[Listed records Boundary: Start]

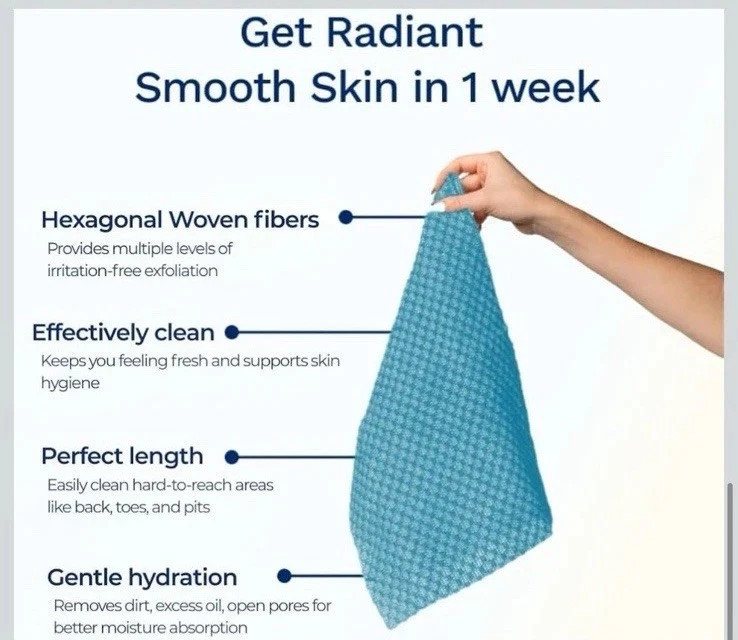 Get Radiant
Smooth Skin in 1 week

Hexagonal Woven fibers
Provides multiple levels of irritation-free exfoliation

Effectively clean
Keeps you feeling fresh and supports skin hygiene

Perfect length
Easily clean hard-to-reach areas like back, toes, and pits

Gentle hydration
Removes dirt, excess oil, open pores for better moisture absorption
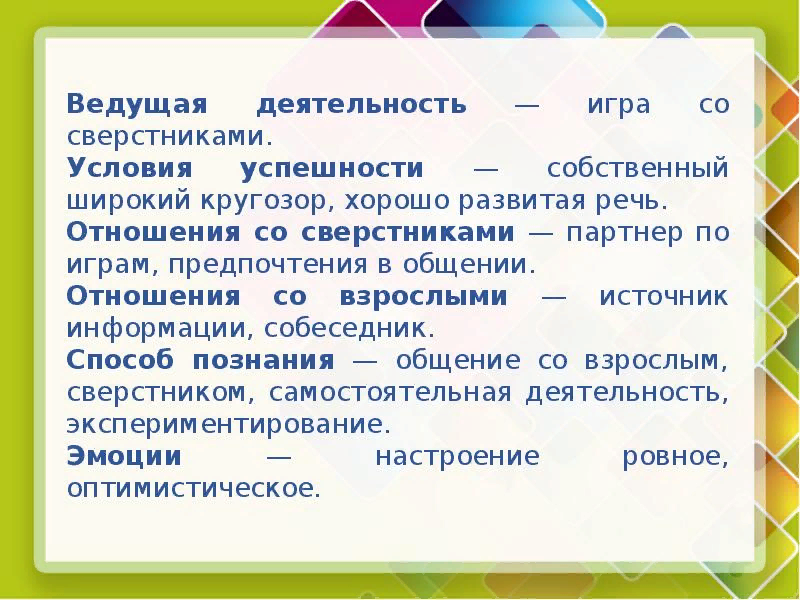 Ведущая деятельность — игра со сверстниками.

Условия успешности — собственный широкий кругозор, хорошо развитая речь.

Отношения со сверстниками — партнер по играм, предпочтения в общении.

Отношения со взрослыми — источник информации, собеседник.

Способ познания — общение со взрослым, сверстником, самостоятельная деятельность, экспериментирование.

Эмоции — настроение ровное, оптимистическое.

[Listed records Boundary: End]
[Listed records Boundary: Start]

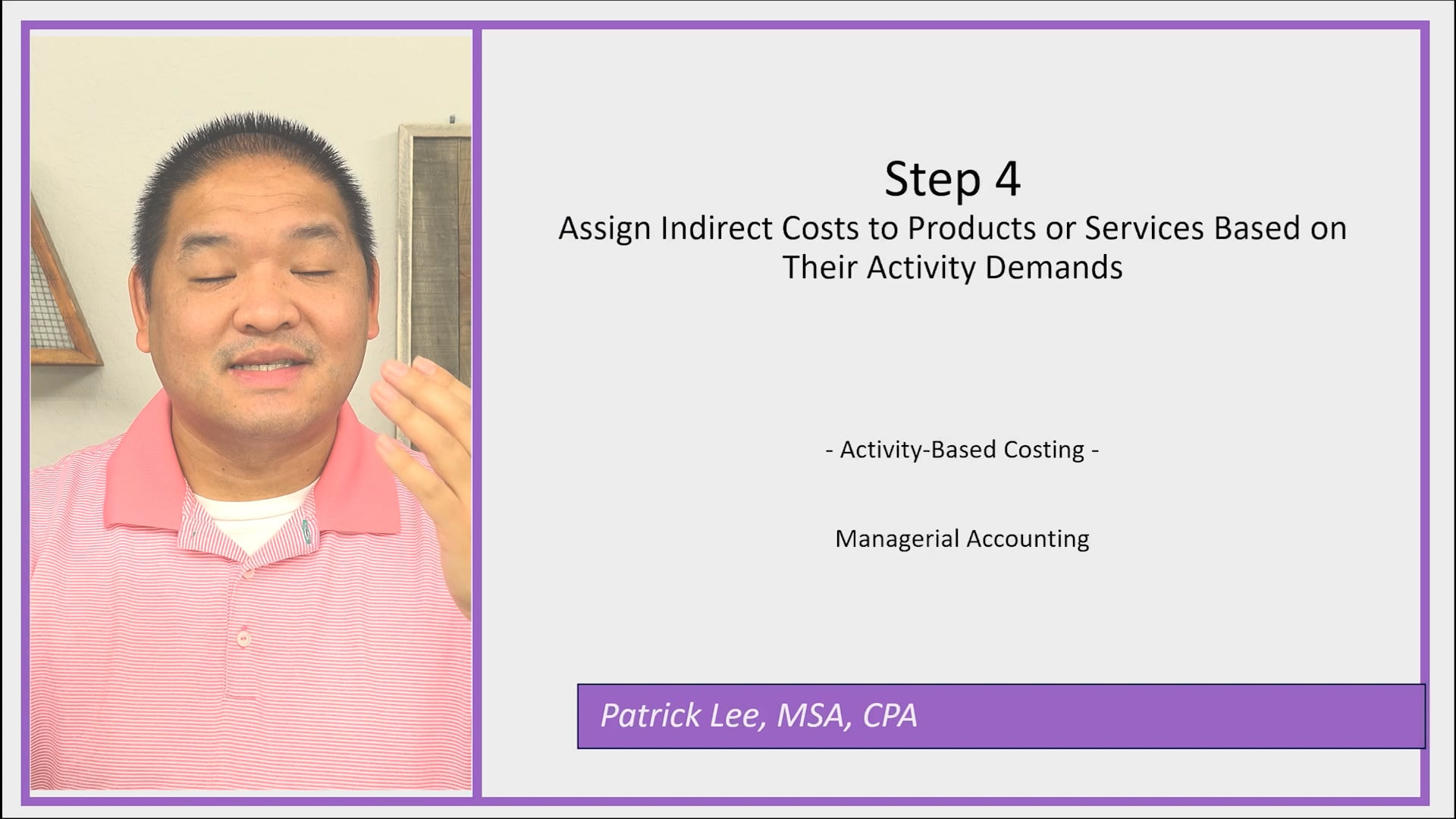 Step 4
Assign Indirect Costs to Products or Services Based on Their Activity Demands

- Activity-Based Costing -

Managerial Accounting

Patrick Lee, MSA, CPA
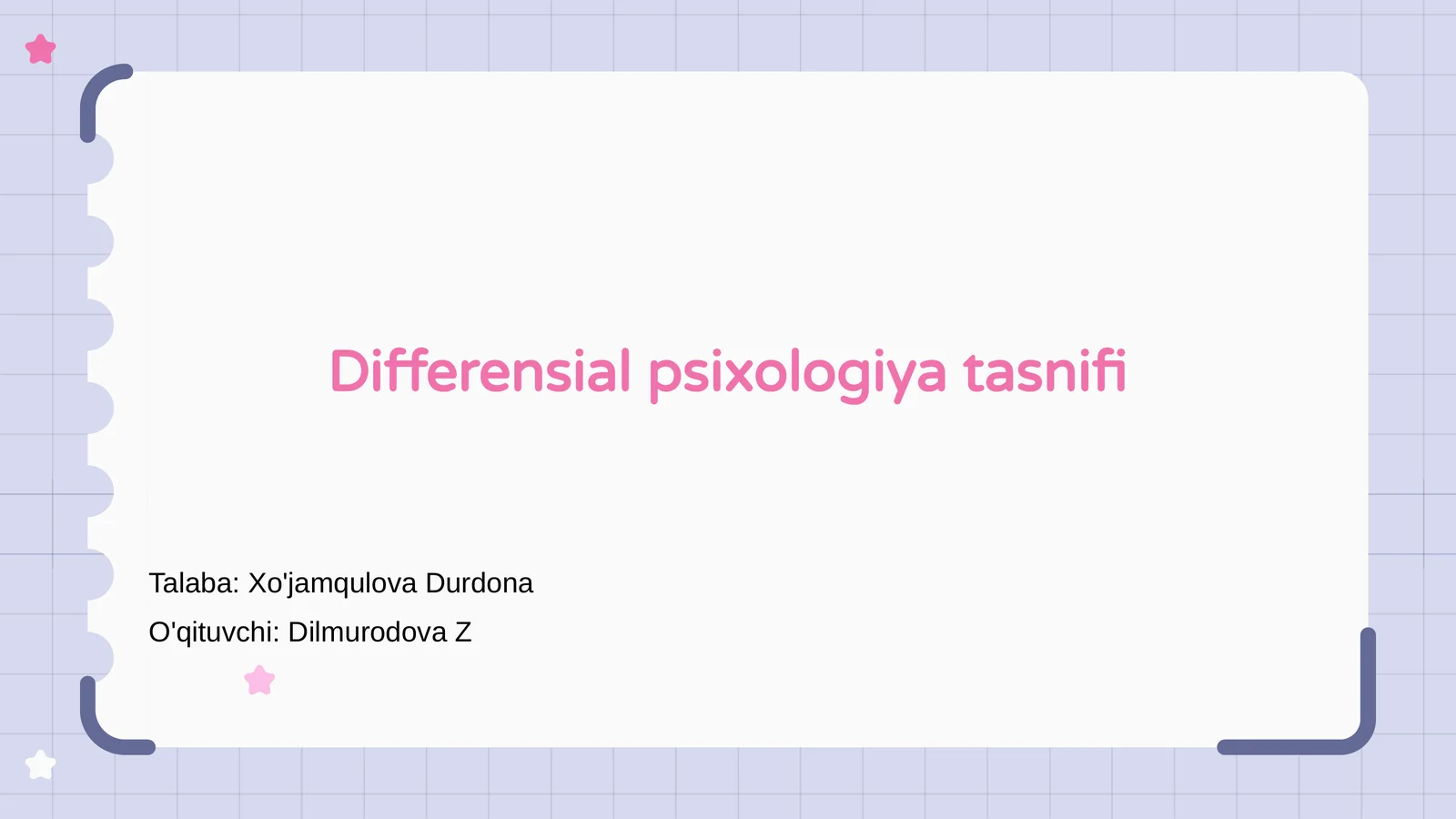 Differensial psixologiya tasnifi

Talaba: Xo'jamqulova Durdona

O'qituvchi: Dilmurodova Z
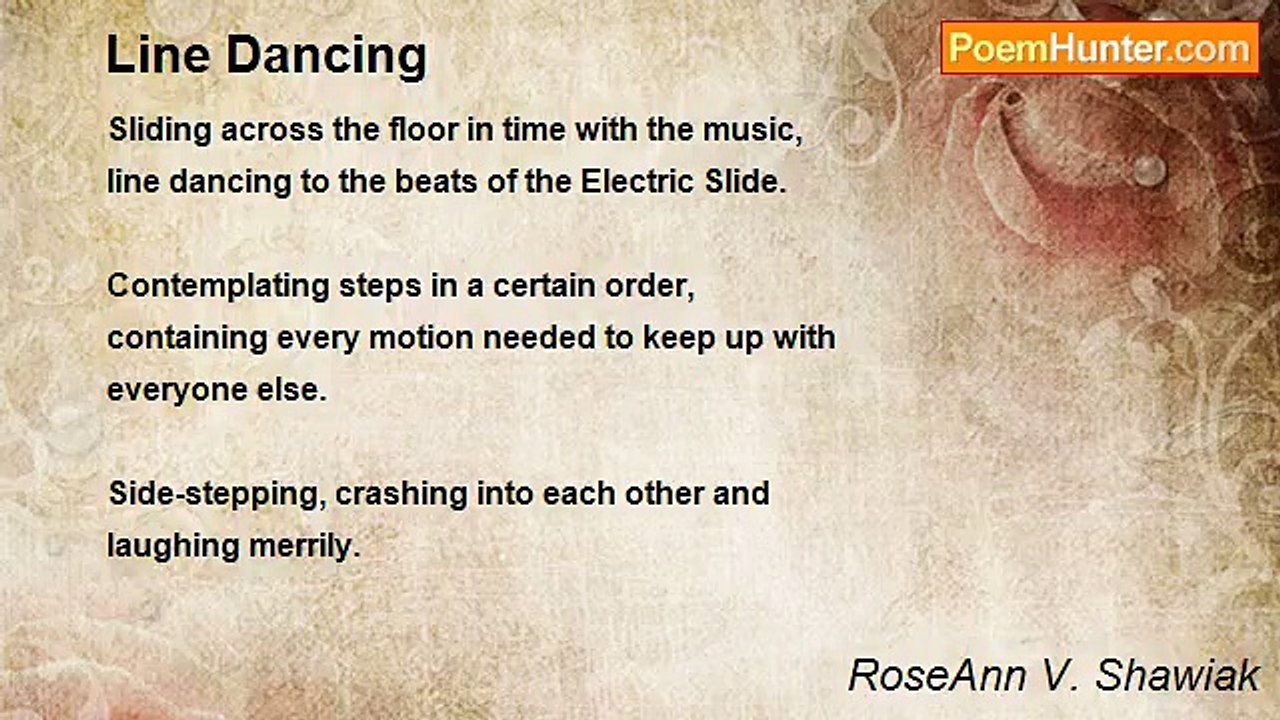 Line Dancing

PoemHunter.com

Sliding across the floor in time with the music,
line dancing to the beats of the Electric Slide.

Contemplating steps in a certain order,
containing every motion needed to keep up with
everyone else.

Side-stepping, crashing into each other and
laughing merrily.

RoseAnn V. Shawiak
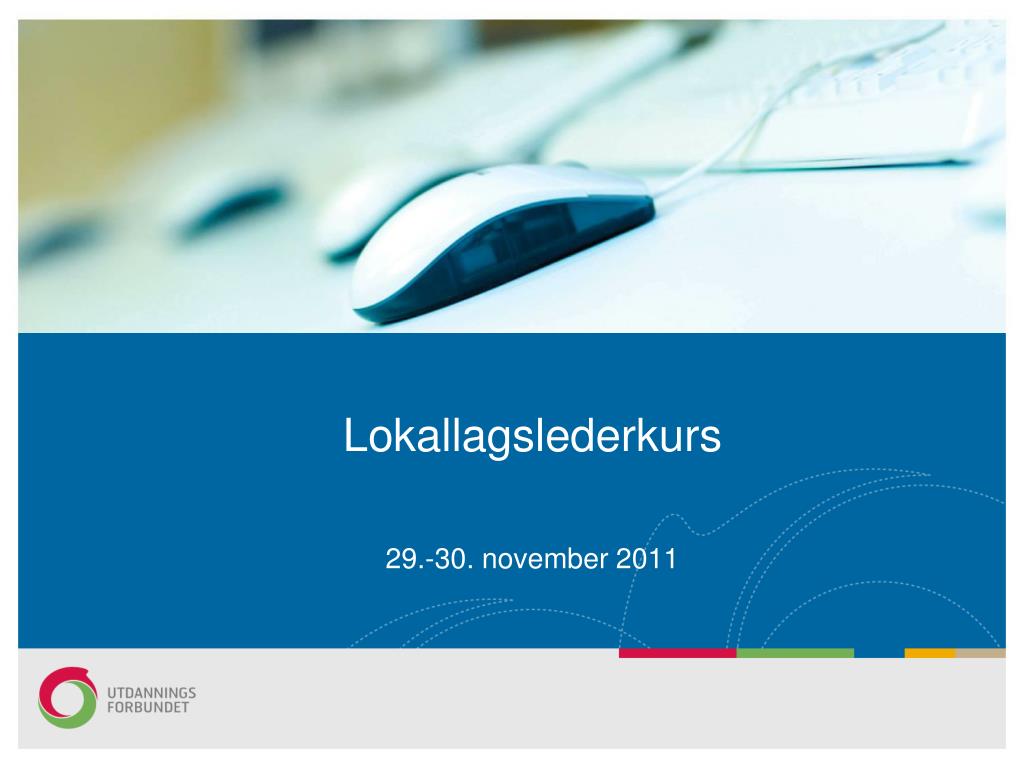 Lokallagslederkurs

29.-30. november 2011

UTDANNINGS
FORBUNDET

[Listed records Boundary: End]

__Task description__
Using the entries above, return each line in which the word "clean" occurs.

__Result of this task__
Effectively clean
Easily clean hard-to-reach areas like back, toes, and pits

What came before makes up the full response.